:: Selection ::
The focus: exact irrigation in open-field potted plant cultivation using energy chains and condition monitoring to reduce resource consumption and ensure reliable 24/7 operation.
Podcast Summary
Dercks Gartenbau irrigates potted plants in open fields at an industrial scale using an exact irrigation system that delivers water and fertilizer directly into the center of each pot. The starting point was recurring waterlogging, rising water and fertilizer consumption, and the need to use cultivation areas more efficiently.
Key challenges included a travel distance of more than 200 meters, reliable supply of media and data in outdoor operation, obstacles along the travel path, cost pressure, and the requirement to avoid unplanned downtime. Technically, the irrigation system is supplied via an igus energy chain instead of dragging hoses across the field. Sensor technology (smart plastics) monitors push and pull forces for condition monitoring and serves as the basis for predictive maintenance.
:::
:: Recorded data ::
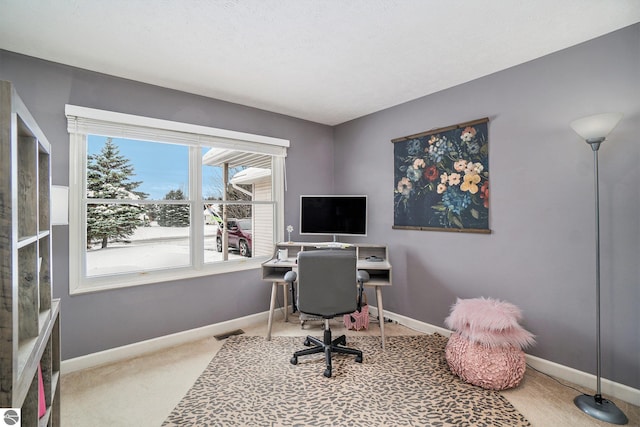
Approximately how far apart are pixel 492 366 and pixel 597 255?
3.44 feet

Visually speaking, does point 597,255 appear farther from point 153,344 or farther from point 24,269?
point 153,344

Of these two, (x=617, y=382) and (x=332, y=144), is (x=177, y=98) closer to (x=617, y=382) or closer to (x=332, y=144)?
(x=332, y=144)

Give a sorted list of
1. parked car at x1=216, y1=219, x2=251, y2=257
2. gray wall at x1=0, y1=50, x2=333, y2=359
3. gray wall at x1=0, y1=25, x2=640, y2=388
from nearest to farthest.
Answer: gray wall at x1=0, y1=25, x2=640, y2=388, gray wall at x1=0, y1=50, x2=333, y2=359, parked car at x1=216, y1=219, x2=251, y2=257

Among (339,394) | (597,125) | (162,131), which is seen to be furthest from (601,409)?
(162,131)

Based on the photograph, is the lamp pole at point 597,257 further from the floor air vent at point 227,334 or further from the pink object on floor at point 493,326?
the floor air vent at point 227,334

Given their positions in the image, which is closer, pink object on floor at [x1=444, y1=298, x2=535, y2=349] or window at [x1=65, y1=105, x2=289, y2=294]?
pink object on floor at [x1=444, y1=298, x2=535, y2=349]

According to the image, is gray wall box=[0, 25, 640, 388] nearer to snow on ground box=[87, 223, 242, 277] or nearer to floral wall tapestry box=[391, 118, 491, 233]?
floral wall tapestry box=[391, 118, 491, 233]

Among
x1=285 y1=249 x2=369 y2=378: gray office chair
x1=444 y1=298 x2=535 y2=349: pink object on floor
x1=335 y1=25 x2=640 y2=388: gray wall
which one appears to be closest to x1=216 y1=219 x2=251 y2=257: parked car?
x1=285 y1=249 x2=369 y2=378: gray office chair

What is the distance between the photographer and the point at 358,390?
7.09 ft

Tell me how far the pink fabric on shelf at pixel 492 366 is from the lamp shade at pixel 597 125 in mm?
1591

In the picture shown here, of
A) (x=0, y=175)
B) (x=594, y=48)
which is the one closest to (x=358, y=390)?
(x=0, y=175)

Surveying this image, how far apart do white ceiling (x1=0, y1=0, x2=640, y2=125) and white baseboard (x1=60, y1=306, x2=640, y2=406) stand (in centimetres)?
246

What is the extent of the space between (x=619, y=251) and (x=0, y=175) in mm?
3206

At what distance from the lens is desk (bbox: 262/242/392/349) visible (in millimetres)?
2896
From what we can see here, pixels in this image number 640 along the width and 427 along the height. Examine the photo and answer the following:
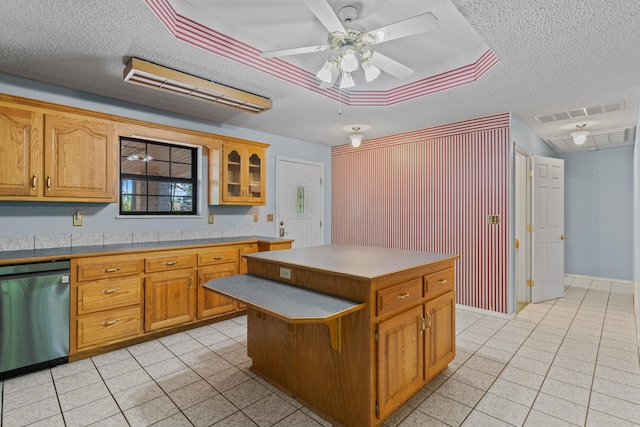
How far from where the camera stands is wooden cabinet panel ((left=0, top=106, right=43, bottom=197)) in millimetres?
2557

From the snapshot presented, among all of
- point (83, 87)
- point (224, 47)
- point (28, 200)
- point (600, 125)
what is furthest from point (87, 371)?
point (600, 125)

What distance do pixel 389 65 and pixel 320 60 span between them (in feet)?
2.85

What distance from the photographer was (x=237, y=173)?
4.10 meters

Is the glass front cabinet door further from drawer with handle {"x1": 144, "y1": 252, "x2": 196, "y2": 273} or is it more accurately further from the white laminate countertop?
the white laminate countertop

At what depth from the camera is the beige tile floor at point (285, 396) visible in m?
1.95

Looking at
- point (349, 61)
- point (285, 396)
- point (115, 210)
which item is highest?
point (349, 61)

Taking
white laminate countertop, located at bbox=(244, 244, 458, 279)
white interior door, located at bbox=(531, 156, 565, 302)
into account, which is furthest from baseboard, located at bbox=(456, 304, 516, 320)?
white laminate countertop, located at bbox=(244, 244, 458, 279)

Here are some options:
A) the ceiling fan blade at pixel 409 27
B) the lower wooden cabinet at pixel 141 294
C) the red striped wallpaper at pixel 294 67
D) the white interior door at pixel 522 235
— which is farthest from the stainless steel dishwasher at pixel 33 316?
the white interior door at pixel 522 235

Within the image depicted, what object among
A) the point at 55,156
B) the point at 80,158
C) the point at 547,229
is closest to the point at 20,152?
the point at 55,156

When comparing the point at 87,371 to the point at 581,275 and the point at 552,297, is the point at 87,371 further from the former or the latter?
the point at 581,275

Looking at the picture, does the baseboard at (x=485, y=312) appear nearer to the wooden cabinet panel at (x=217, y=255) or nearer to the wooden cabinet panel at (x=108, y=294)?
the wooden cabinet panel at (x=217, y=255)

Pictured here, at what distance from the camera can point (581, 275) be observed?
5.92 m

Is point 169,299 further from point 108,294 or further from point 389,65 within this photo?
point 389,65

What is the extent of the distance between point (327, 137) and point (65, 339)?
12.8ft
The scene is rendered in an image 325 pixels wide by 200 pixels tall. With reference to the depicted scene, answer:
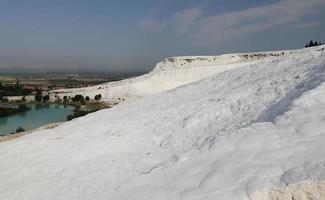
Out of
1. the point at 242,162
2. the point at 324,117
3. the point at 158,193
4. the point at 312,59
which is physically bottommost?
the point at 158,193

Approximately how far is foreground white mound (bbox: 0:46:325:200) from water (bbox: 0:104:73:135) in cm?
4244

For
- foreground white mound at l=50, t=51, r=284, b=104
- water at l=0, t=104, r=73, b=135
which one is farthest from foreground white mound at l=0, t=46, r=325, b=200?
foreground white mound at l=50, t=51, r=284, b=104

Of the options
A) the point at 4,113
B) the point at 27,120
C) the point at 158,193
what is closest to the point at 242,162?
the point at 158,193

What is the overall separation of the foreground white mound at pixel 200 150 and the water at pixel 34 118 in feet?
139

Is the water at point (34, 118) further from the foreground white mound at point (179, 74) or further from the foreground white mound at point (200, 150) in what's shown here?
the foreground white mound at point (200, 150)

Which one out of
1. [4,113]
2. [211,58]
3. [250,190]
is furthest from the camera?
[211,58]

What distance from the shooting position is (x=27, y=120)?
6762cm

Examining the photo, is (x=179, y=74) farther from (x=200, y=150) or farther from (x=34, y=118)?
(x=200, y=150)

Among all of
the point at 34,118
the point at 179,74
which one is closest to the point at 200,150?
the point at 34,118

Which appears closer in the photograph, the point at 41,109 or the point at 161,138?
the point at 161,138

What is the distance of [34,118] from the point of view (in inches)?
2766

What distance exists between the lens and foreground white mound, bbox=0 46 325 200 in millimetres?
7209

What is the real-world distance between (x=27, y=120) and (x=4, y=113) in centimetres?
1103

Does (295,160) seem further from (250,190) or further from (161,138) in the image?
(161,138)
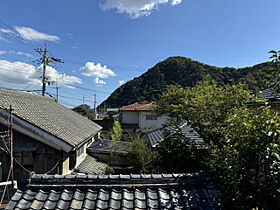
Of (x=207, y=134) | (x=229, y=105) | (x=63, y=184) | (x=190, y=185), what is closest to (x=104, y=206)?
(x=63, y=184)

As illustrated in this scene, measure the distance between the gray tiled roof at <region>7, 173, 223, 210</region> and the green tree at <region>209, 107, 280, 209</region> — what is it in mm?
353

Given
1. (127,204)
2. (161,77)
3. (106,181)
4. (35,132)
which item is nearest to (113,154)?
(35,132)

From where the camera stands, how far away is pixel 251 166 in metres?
2.58

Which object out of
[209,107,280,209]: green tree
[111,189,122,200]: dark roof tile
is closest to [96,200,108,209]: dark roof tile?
[111,189,122,200]: dark roof tile

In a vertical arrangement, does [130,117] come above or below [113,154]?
above

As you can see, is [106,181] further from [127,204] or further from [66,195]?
[66,195]

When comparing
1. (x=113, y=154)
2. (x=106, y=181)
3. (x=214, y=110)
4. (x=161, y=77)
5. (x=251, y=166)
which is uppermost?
(x=161, y=77)

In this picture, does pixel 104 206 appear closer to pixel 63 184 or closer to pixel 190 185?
pixel 63 184

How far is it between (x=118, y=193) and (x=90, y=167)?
9.38 metres

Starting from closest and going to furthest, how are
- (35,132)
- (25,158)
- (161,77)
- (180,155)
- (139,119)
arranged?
1. (180,155)
2. (35,132)
3. (25,158)
4. (139,119)
5. (161,77)

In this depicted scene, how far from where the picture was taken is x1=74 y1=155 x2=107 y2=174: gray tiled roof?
33.8 feet

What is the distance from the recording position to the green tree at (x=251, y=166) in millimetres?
2270

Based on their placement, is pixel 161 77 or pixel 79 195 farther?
pixel 161 77

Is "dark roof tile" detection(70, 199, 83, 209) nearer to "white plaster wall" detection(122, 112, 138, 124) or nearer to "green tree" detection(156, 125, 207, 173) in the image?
"green tree" detection(156, 125, 207, 173)
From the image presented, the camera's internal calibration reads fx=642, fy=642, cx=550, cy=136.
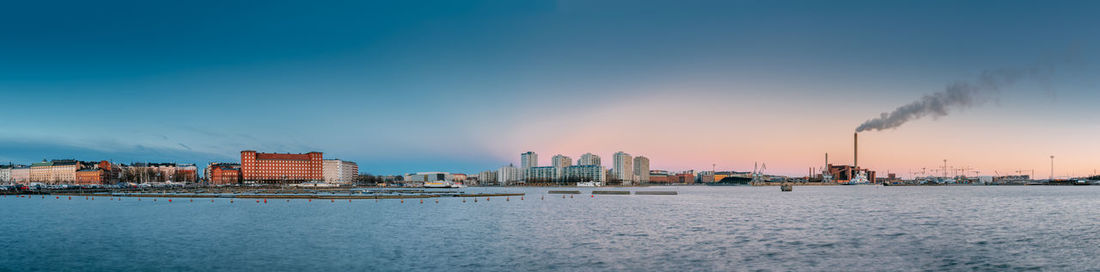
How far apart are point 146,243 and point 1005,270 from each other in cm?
4090

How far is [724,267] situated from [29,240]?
121 ft

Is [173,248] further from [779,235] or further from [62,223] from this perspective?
[779,235]

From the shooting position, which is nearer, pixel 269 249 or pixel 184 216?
pixel 269 249

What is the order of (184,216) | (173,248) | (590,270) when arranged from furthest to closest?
(184,216), (173,248), (590,270)

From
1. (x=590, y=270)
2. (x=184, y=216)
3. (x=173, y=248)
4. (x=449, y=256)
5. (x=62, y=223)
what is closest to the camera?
(x=590, y=270)

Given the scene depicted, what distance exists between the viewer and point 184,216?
56125mm

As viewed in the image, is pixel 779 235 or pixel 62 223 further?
pixel 62 223

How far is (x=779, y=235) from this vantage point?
40469 mm

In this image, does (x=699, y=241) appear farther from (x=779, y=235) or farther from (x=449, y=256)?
(x=449, y=256)

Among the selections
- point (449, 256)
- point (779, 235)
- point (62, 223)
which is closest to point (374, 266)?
point (449, 256)

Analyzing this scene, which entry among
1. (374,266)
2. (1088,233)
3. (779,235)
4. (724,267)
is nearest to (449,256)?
(374,266)

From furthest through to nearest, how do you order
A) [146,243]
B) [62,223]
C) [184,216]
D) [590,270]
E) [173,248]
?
[184,216], [62,223], [146,243], [173,248], [590,270]

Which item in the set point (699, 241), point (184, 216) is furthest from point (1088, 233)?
point (184, 216)

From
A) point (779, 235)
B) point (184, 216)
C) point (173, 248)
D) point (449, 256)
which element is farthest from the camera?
point (184, 216)
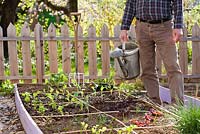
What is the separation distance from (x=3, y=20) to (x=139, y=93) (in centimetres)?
547

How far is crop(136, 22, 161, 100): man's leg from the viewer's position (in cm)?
467

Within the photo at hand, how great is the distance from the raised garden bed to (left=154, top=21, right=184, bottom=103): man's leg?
276mm

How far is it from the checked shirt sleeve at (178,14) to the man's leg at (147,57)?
0.32 m

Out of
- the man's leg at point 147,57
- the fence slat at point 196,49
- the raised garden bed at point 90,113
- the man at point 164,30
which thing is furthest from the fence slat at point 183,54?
the man at point 164,30

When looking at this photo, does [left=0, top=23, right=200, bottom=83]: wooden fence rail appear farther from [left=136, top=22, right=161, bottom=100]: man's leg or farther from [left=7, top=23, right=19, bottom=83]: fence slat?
[left=136, top=22, right=161, bottom=100]: man's leg

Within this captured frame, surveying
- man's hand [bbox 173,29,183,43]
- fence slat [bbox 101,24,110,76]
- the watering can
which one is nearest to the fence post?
fence slat [bbox 101,24,110,76]

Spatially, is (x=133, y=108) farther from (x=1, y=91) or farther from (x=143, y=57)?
(x=1, y=91)

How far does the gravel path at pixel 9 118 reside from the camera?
4.35m

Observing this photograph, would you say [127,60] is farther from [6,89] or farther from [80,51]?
[80,51]

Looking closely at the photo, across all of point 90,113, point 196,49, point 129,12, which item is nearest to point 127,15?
point 129,12

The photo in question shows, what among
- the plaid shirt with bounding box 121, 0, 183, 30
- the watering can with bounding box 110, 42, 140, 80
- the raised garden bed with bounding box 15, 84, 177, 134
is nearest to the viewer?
the raised garden bed with bounding box 15, 84, 177, 134

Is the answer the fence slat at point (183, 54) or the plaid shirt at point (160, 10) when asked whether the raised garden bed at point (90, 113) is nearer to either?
the plaid shirt at point (160, 10)

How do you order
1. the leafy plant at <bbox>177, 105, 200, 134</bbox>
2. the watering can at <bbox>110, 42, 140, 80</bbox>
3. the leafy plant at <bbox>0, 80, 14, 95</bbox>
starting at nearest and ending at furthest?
1. the leafy plant at <bbox>177, 105, 200, 134</bbox>
2. the watering can at <bbox>110, 42, 140, 80</bbox>
3. the leafy plant at <bbox>0, 80, 14, 95</bbox>

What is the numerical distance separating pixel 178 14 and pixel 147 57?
59 centimetres
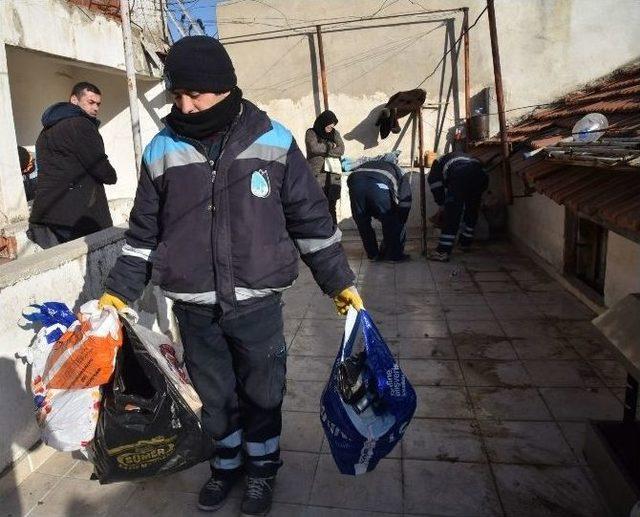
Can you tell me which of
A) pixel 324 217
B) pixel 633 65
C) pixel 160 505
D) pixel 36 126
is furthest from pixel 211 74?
pixel 633 65

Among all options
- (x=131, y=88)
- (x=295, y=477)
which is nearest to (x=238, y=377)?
(x=295, y=477)

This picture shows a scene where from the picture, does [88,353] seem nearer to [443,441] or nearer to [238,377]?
[238,377]

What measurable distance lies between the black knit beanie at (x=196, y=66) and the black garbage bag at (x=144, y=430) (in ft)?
3.28

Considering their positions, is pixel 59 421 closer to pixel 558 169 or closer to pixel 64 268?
pixel 64 268

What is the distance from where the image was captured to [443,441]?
2574 millimetres

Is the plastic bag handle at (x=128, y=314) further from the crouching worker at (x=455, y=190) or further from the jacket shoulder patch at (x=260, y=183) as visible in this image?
the crouching worker at (x=455, y=190)

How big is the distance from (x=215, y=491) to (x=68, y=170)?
2.40 meters

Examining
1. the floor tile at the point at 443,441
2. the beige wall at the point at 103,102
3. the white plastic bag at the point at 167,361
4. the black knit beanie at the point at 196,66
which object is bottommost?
the floor tile at the point at 443,441

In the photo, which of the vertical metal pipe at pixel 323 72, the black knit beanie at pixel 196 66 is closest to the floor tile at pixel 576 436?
the black knit beanie at pixel 196 66

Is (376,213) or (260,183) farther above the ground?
(260,183)

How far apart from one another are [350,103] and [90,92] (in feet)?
17.3

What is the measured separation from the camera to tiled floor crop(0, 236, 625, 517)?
2182 millimetres

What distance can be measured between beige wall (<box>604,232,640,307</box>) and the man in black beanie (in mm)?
2721

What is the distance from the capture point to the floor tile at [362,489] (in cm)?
216
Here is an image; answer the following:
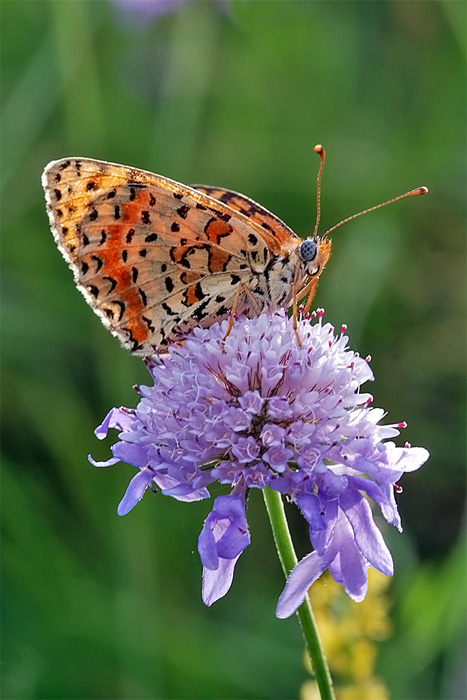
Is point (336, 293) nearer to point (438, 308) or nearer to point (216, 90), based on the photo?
point (438, 308)

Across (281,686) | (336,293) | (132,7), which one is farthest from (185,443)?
(132,7)

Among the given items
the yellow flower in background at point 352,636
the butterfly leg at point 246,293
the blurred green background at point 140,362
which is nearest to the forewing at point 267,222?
the butterfly leg at point 246,293

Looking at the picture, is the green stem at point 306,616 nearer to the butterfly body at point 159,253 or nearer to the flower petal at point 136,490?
the flower petal at point 136,490

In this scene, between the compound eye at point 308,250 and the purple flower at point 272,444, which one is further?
the compound eye at point 308,250

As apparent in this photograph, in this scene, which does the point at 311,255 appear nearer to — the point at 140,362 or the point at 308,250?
the point at 308,250

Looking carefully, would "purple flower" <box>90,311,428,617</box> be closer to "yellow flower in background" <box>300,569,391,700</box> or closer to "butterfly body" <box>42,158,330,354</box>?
"butterfly body" <box>42,158,330,354</box>

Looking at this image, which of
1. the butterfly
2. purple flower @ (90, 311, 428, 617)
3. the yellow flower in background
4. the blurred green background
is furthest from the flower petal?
the blurred green background

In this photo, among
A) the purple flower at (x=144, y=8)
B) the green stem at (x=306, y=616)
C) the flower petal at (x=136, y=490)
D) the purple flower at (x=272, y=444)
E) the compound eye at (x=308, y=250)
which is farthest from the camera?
the purple flower at (x=144, y=8)
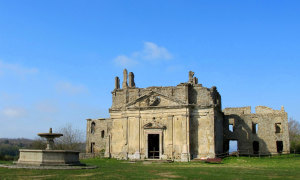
:::
**Tasks to perform**
a) Rewrite the passage from the podcast summary on irrigation, from "Podcast Summary" up to and including "areas more efficiently.", replacing "potted plants" with "container plants".
b) From the rows, echo the lines from the line with "What is the distance of" up to and including the line with "9.38 metres". Leave the pictures out of your answer.

**Set of answers**
a)
Podcast Summary
Dercks Gartenbau irrigates container plants in open fields at an industrial scale using an exact irrigation system that delivers water and fertilizer directly into the center of each pot. The starting point was recurring waterlogging, rising water and fertilizer consumption, and the need to use cultivation areas more efficiently.

b)
What is the distance of [34,118] from the point of view (in inches)?
2766

What distance exists between the lens and foreground white mound, bbox=0 46 325 200 in millimetres?
7209

What is the real-world distance between (x=27, y=120) and (x=4, y=113) in centimetres?
1103

Does (295,160) seem further from (250,190) or further from (161,138) in the image?
(161,138)
Of (x=207, y=134) | (x=229, y=105) | (x=63, y=184) | (x=190, y=185), what is closest to (x=104, y=206)?
(x=63, y=184)

As illustrated in this scene, measure the distance between the gray tiled roof at <region>7, 173, 223, 210</region> and the green tree at <region>209, 107, 280, 209</region> — what is it in mm?
353

Given
1. (127,204)
2. (161,77)
3. (106,181)
4. (35,132)
which item is nearest to (113,154)?
(35,132)

From where the camera stands, how far away is pixel 251 166 in metres?
2.58

Which object out of
[209,107,280,209]: green tree
[111,189,122,200]: dark roof tile
is closest to [96,200,108,209]: dark roof tile?
[111,189,122,200]: dark roof tile

In a vertical arrangement, does [130,117] come above or below [113,154]?
above

As you can see, is [106,181] further from [127,204] or further from [66,195]?
[66,195]

When comparing
1. (x=113, y=154)
2. (x=106, y=181)
3. (x=214, y=110)
4. (x=161, y=77)
5. (x=251, y=166)
which is uppermost?
(x=161, y=77)

In this picture, does pixel 104 206 appear closer to pixel 63 184 or closer to pixel 190 185?
pixel 63 184

How far is it between (x=118, y=193) and (x=90, y=167)?
9.38 metres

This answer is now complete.